Minneapolis im Mai 2020. Der Afroamerikaner George Floyd wird bei einer brutalen Festnahme getötet. Im deutschen Journalismus löst das erst eine Debatte über Rassismus aus – und dann eine über Vielfalt. Denn in vielen Talkshows und Magazinen kommen zunächst nur weiße Expertinnen zu Wort. Ein Grund: In den meisten Redaktionen sitzen kaum Menschen mit Migrationshintergrund.
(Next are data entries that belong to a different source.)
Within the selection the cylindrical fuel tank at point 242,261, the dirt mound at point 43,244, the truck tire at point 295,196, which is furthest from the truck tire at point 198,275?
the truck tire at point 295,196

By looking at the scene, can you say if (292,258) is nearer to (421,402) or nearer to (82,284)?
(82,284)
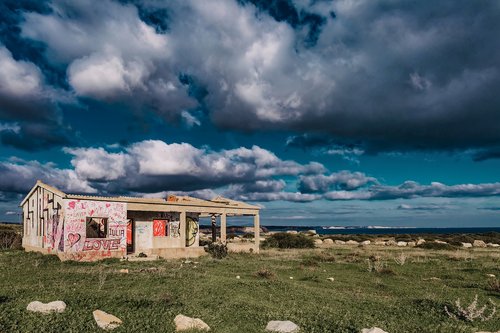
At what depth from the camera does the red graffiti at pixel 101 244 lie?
76.6ft

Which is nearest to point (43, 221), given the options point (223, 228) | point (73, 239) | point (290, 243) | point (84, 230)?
point (84, 230)

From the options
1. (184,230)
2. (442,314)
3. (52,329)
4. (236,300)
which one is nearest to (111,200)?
(184,230)

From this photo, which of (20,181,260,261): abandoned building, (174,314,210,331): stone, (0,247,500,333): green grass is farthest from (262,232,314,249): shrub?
(174,314,210,331): stone

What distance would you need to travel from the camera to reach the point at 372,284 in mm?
16359

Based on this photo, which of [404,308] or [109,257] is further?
[109,257]

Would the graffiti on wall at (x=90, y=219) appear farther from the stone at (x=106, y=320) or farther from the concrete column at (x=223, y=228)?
the stone at (x=106, y=320)

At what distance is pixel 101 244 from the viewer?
Answer: 24.0 metres

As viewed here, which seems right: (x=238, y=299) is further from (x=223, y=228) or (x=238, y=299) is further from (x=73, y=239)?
(x=223, y=228)

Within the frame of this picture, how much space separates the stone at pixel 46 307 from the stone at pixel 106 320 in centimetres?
90

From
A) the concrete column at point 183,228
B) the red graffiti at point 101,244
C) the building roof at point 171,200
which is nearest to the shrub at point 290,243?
the building roof at point 171,200

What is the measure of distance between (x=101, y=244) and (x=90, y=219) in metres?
2.70

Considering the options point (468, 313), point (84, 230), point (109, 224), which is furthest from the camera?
point (109, 224)

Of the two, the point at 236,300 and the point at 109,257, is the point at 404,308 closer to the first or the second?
the point at 236,300

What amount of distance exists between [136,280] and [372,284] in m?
9.92
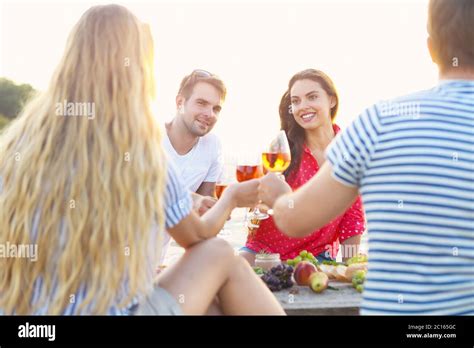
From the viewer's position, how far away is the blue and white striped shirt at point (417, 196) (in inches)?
77.4

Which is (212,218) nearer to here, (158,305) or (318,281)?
(158,305)

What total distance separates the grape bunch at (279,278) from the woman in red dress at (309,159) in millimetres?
1406

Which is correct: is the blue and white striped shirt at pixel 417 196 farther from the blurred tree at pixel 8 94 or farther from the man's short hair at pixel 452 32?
the blurred tree at pixel 8 94

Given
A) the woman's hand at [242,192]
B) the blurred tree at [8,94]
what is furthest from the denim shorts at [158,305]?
the blurred tree at [8,94]

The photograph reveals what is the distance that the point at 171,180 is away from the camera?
2396mm

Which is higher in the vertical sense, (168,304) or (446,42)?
(446,42)

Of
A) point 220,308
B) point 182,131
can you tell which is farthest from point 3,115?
point 220,308

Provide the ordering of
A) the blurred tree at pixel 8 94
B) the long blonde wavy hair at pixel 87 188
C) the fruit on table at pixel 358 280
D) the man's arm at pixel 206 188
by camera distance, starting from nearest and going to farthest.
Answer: the long blonde wavy hair at pixel 87 188 < the fruit on table at pixel 358 280 < the man's arm at pixel 206 188 < the blurred tree at pixel 8 94

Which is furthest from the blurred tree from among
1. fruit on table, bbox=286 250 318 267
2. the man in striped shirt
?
the man in striped shirt

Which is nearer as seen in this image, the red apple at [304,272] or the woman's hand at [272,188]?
the woman's hand at [272,188]

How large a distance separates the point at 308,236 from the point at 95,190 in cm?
262

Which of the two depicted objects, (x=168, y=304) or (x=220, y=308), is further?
(x=220, y=308)

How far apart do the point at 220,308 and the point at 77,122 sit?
95 cm
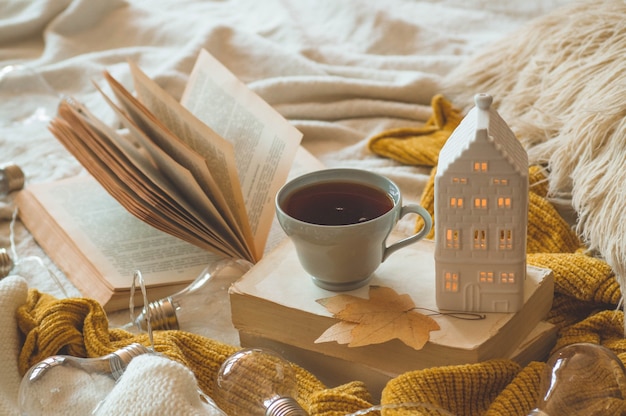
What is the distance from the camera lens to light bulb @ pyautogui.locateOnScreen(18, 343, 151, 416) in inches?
23.6

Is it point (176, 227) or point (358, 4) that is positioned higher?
point (358, 4)

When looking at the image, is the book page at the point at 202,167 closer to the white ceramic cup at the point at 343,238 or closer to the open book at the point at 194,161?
the open book at the point at 194,161

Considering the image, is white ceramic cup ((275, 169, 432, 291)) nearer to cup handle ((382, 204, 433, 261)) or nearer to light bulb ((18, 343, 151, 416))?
cup handle ((382, 204, 433, 261))

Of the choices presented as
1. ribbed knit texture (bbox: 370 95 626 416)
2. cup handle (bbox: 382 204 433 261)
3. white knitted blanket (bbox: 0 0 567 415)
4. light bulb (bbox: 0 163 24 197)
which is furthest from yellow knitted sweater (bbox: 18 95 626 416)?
light bulb (bbox: 0 163 24 197)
Der Verein Neue Deutsche Medienmacherinnen, der sich für mehr Vielfalt in den Redaktionen einsetzt, geht von fünf Prozent aus.

https://www.journalist.de/startseite/detail/article/wie-divers-ist-der-ard-nachwuchs

Wow, jetzt gibt uns die brachiale Zahl von 86 Antworten bei einem „Datenprojekt“ Hinweise auf den richtigen oder nicht richtigen Umgang mit BLM und die zukünftige Entwicklung des Journalismus?

Nein.

Es zeigen sich die journalistischen Umfragereflexe, die selbst dann greifen, wenn Journalismus der Gegenstand einer „Studie“ ist. Hat sich niemand mal zurückgelehnt und gesagt: das ist aber dünn?